Despite the popularity of crafting, Americans most commonly developed reading, cooking, and mediation hobbies during their downtime. Long heralded for her exemplary flutist skills and compositions, the famous singer Lizzo quickly discovered the healing power of meditating on music while playing her flute. She found herself leading guided meditation sessions on social media, performing for her audience of millions. With her flute as the medium amidst a backdrop of incense and healing crystals to set the mood, she hoped to promote healing and peace amid the stressful time.

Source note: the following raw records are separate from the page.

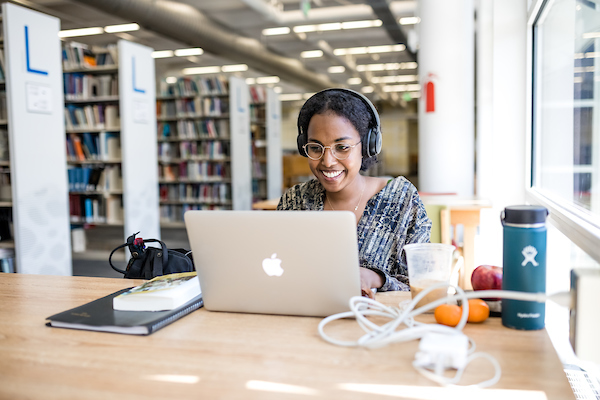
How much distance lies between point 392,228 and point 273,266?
0.68m

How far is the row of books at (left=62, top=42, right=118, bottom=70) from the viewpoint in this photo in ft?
16.2

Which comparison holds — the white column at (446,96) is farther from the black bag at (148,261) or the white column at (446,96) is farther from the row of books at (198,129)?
the black bag at (148,261)

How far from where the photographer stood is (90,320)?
104cm

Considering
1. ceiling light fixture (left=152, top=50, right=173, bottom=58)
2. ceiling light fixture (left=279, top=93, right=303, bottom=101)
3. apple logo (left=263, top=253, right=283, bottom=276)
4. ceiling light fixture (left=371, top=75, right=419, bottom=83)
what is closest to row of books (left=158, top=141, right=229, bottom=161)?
ceiling light fixture (left=152, top=50, right=173, bottom=58)

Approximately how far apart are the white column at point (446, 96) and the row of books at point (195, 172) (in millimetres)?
3106

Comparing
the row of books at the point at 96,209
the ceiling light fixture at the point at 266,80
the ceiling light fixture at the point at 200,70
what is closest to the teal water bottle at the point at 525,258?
the row of books at the point at 96,209

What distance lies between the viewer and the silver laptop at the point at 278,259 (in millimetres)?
966

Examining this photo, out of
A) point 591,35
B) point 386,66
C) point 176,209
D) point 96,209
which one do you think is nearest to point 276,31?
point 176,209

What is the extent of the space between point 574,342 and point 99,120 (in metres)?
4.95

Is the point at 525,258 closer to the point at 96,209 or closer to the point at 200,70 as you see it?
the point at 96,209

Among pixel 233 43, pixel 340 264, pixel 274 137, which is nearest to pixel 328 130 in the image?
pixel 340 264

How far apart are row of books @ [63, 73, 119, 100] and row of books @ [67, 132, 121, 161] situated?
1.27 feet

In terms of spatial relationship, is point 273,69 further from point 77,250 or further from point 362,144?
point 362,144

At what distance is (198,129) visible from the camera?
21.8 ft
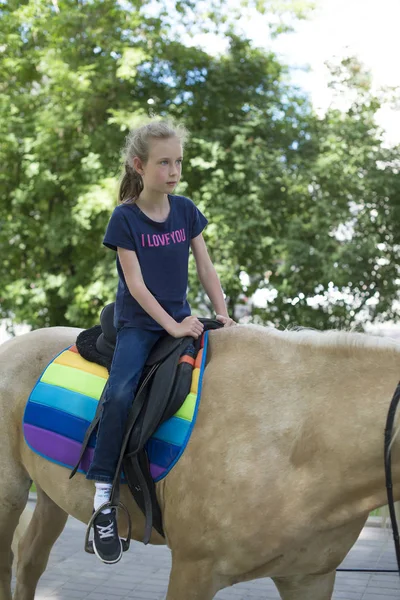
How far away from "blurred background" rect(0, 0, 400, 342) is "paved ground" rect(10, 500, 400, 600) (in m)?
7.49

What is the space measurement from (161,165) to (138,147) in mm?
135

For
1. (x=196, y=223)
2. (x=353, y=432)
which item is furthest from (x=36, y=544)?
(x=353, y=432)

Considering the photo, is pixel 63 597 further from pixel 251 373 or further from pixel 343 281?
pixel 343 281

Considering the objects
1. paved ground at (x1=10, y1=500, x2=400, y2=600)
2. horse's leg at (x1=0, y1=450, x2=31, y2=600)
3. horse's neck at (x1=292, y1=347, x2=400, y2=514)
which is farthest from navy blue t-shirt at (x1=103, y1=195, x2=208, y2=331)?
paved ground at (x1=10, y1=500, x2=400, y2=600)

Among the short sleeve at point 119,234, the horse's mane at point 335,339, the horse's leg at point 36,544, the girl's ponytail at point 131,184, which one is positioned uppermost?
the girl's ponytail at point 131,184

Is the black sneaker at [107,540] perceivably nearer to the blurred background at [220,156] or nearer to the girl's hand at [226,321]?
the girl's hand at [226,321]

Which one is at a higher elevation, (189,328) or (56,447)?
(189,328)

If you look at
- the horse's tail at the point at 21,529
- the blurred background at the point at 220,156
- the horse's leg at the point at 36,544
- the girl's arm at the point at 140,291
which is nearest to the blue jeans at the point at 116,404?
the girl's arm at the point at 140,291

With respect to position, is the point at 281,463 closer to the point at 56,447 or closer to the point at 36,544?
the point at 56,447

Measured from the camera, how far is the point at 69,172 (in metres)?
14.4

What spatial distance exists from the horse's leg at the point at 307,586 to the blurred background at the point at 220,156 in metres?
10.0

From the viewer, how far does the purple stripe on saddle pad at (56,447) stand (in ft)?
9.76

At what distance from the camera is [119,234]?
290 centimetres

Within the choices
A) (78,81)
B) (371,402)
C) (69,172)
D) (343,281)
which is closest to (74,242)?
(69,172)
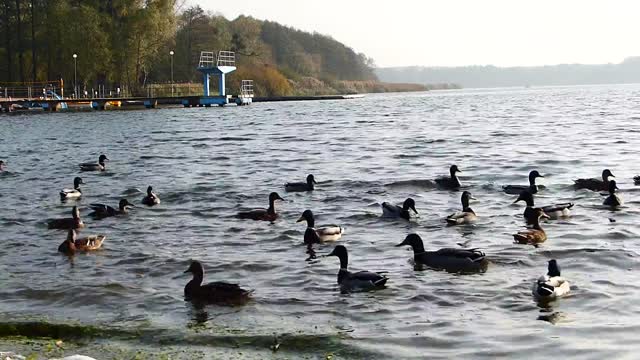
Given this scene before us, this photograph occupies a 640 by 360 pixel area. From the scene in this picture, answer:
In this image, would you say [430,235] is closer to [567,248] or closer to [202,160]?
[567,248]

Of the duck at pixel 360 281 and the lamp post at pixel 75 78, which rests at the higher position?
the lamp post at pixel 75 78

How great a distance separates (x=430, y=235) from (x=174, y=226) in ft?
17.9

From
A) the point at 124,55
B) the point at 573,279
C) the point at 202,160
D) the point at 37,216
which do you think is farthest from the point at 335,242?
the point at 124,55

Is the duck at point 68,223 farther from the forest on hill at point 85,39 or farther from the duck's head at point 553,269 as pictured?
the forest on hill at point 85,39

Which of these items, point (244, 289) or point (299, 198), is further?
point (299, 198)

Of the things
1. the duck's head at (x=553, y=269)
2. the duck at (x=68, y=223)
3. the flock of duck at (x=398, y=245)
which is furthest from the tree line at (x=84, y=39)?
the duck's head at (x=553, y=269)

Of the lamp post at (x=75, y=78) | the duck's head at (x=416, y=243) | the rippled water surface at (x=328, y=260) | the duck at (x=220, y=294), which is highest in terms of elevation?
the lamp post at (x=75, y=78)

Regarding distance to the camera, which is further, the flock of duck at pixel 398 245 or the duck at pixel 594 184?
the duck at pixel 594 184

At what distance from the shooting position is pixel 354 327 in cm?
1012

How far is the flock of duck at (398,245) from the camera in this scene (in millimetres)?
11305

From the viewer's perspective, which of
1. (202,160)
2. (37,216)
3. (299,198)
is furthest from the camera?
(202,160)

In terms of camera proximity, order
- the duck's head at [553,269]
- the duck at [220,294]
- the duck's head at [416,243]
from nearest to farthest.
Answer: the duck at [220,294] → the duck's head at [553,269] → the duck's head at [416,243]

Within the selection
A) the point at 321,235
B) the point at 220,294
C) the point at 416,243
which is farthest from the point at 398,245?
the point at 220,294

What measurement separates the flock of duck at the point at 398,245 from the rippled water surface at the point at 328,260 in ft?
0.72
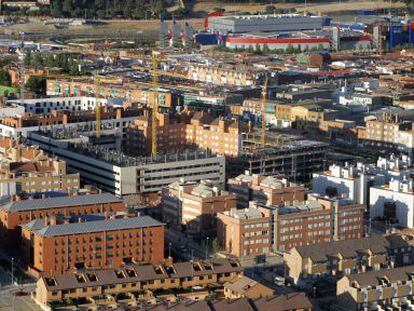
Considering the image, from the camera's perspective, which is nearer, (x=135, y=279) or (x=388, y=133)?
(x=135, y=279)

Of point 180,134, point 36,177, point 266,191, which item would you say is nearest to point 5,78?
point 180,134

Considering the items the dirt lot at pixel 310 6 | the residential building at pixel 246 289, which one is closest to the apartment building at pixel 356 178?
the residential building at pixel 246 289

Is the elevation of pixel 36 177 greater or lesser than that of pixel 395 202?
greater

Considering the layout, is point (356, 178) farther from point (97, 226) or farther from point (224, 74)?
point (224, 74)

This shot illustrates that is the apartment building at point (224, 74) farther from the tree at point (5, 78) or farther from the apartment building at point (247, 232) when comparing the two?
the apartment building at point (247, 232)

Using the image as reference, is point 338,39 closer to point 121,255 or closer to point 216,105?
point 216,105

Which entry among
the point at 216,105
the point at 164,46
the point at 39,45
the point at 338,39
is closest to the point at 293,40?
the point at 338,39

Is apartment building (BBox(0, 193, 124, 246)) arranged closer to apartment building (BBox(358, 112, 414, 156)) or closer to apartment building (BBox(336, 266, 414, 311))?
apartment building (BBox(336, 266, 414, 311))
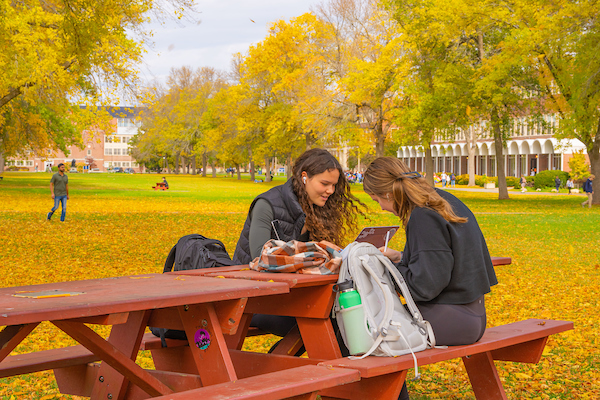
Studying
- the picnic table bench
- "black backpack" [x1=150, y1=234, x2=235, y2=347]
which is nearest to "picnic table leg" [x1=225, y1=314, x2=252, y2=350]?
the picnic table bench

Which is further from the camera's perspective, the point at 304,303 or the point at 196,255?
the point at 196,255

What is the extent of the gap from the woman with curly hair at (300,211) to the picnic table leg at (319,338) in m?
0.58

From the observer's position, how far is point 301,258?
12.0 feet

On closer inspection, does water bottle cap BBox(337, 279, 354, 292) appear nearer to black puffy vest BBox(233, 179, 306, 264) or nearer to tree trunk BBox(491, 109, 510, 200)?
black puffy vest BBox(233, 179, 306, 264)

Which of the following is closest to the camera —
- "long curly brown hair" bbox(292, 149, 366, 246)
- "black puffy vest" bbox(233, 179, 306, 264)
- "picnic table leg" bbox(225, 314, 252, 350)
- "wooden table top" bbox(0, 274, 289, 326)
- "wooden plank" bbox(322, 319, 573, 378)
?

Beyoncé is another musician who found herself pursuing a few new hobbies during the lockdown, hers centering around holistic health and care. When she noticed her daughters suffering miserably from seasonal allergies, she looked to the healing power of local honey to help curb their symptoms. Because she’s Beyoncé, things were taken a step further when she invested in two beehives that house 80,000 bees. To date, the Queen Bee has harvested hundreds of jars of honey!  In addition, she also experimented with the healing qualities of CBD, which led to her finding pain relief from muscle soreness and joint inflammation. And the pesky insomnia that plagued the artist pre-Pandemic? CBD turned out to be just the cure for that too.

While it appears the worst of the Pandemic is behind us, most of us continue to indulge in the hobbies that sustained us during those dark, tumultuous times. The mental health benefits and community camaraderie are just the beginning. Whether you become a voracious reader, fitness enthusiast, makeup junkie, holistic health dealer, or even a well-traveled polyglot, you are a member of a unique community that helps make this journey called life that much more satisfying.


Tips to Milk Your New Hobby for All It’s Worth

  1. Establish a Budget: It’s important you don’t put yourself into debt, so plan a realistic budget of what you can afford to invest in your new interest. 
  2. Know Your Options: There may be discounted, lower-cost tools or free resources you can use while starting. Perhaps you can partner with someone further along in the craft and collect their hand-me-downs, watch free online tutorials to learn tricks of the trade, or sign up for free trials to use expensive software. Exhaust these lower-cost options before spending the big bucks.
  3. Solicit Feedback: Share your plans, ideas, and outlook with those in your network to help lockdown your strategy and establish community support. This can also double as free publicity for your burgeoning plans- these people will purchase your product one day!
  4. Solid Moves Only: Lastly, if you struggle to pay your bills and keep the lights on, focus on those immediate needs first. Your hobby can wait until you have the proper time, mental energy, and bandwidth to invest fully.